Fonte: Diário do Povo Online    05.02.2020 16h17

Por Marcos Mendes

O ano de 2020 começou de forma abrupta para a China com as notícias de que um novo vírus se espalhava pela cidade de Wuhan. O coronavírus não poderia ter chegado em pior altura: a época do Ano Novo Chinês é sinónima de férias e de uma gigantesca migração onde milhões de pessoas se deslocam dos grandes centros urbanos para as suas terras natais com o objetivo de se reencontrarem com a sua família. Sendo a minha companheira chinesa e eu estando a trabalhar na China, acabo por fazer parte desta grande migração.

O coronavírus tem vindo a afetar gradualmente a vida das pessoas na China. Com o aumento do número de infetados também foram gradualmente impostas limitações e restrições para tentar conter o surto. Deixo aqui um pequeno testemunho do meu dia-a-dia e como este tem vindo a alterar-se com a evolução da gravidade da situação. No dia 22 de janeiro, 3 dias antes do Ano Novo Chinês, eu e a família da minha companheira decidimos voltar para a terra natal do seu pai de automóvel. De Pequim a Jinzhong, uma cidade da província de Shanxi, são cerca de 520 quilómetros, 7 horas de viagem, portanto fizemos várias paragens em estações de serviço pelo caminho. Apesar de já existir notícias do surto e de como ele era grave, e de a minha família já estar a usar máscara para prevenção, ainda muitas pessoas que fomos encontrando pelas estações não as usavam, possivelmente acreditando que num lugar tão longínquo do epicentro seria impossível ocorrer uma infeção. Nos dias seguintes, em Jinzhong, tornou-se mais frequente ver pessoas a andar com máscara na rua do que sem máscara. Numa altura que seria de festa e de passeio, nas ruas era raro ver outras pessoas: a feira do Ano Novo tinha sido cancelada como medida preventiva.

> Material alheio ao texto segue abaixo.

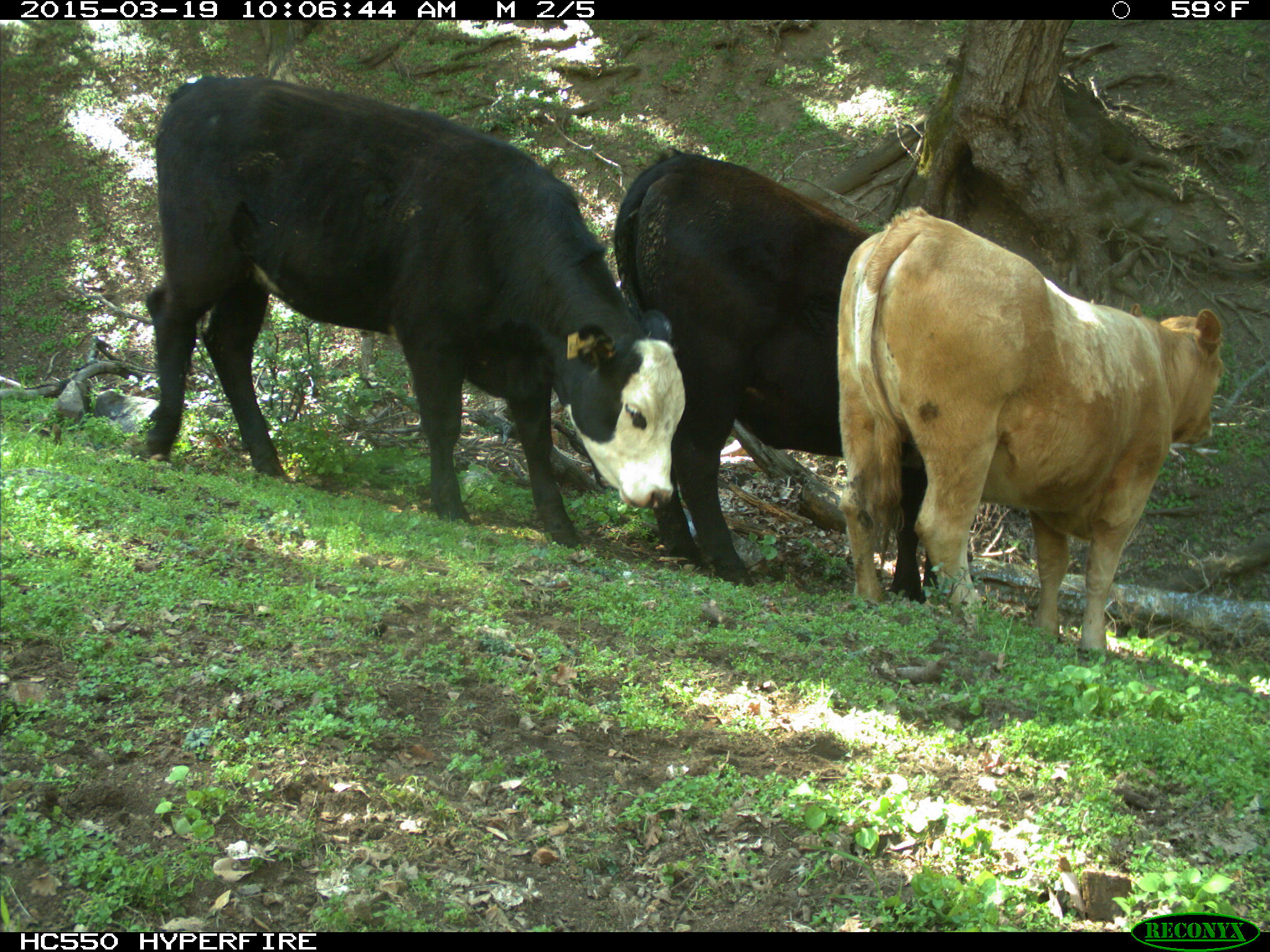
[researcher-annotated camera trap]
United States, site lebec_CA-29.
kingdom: Animalia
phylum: Chordata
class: Mammalia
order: Artiodactyla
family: Bovidae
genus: Bos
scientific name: Bos taurus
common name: domestic cow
Bos taurus (domestic cow).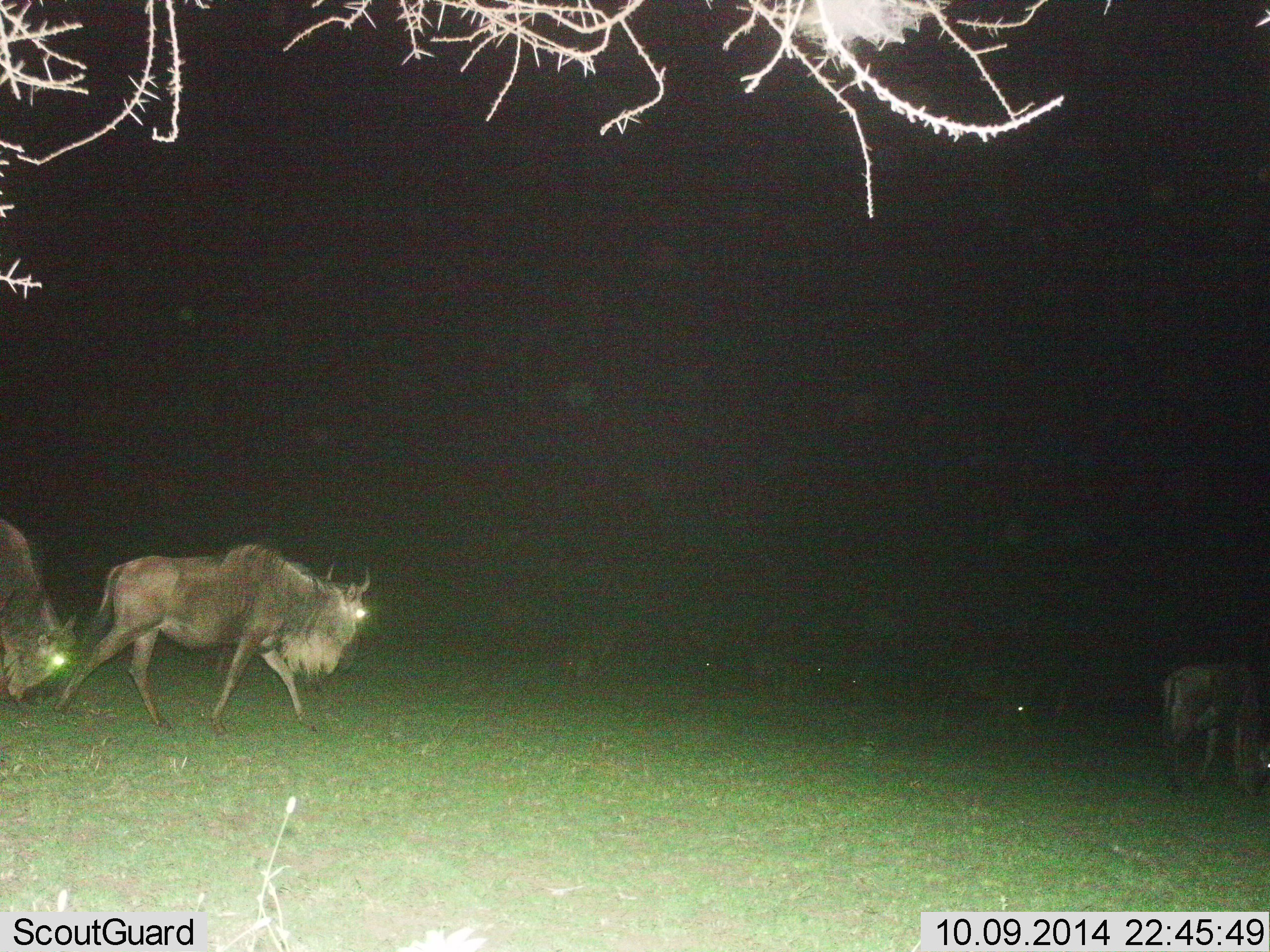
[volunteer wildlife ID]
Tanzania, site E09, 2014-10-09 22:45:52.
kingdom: Animalia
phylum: Chordata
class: Mammalia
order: Artiodactyla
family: Bovidae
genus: Connochaetes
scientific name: Connochaetes taurinus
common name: blue wildebeest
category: wildebeest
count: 3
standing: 30%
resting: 10%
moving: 90%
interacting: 0%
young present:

Sempre que saía de casa colocava a máscara e sempre que voltava a primeira coisa a fazer era lavar bem as mãos. Nos dois jantares de família que foram feitos em restaurantes, tomou-se cuidado que geralmente não existe: à entrada de um dos restaurantes houve medição de temperatura e em ambos não foram usados os pauzinhos individuais para tirar a comida das travessas (como é comum fazer), mas sim cada travessa tinha o seu par, tentando assim evitar qualquer possível contágio. O ambiente nos jantares era de festa, mas também de alguma reticência perante a possibilidade de contágio.

Com a notícia de que a cidade de Wuhan tinha entrado em quarentena e de que o serviço de autocarros interprovincial de e para Pequim tinha sido suspenso no dia 26 de janeiro, a família da minha companheira começou a recear que fossem fechadas as ligações rodoviárias para Pequim e, por isso, decidimos encurtar a nossa estadia em Jinzhong e voltar para Pequim no dia 29.

Ao contrário da ida, no regresso, as estações de serviço encontravam-se com um ambiente mais pesado, com menos pessoas, todas a usar máscara, e alguns dos serviços, tais como restaurantes, encerrados.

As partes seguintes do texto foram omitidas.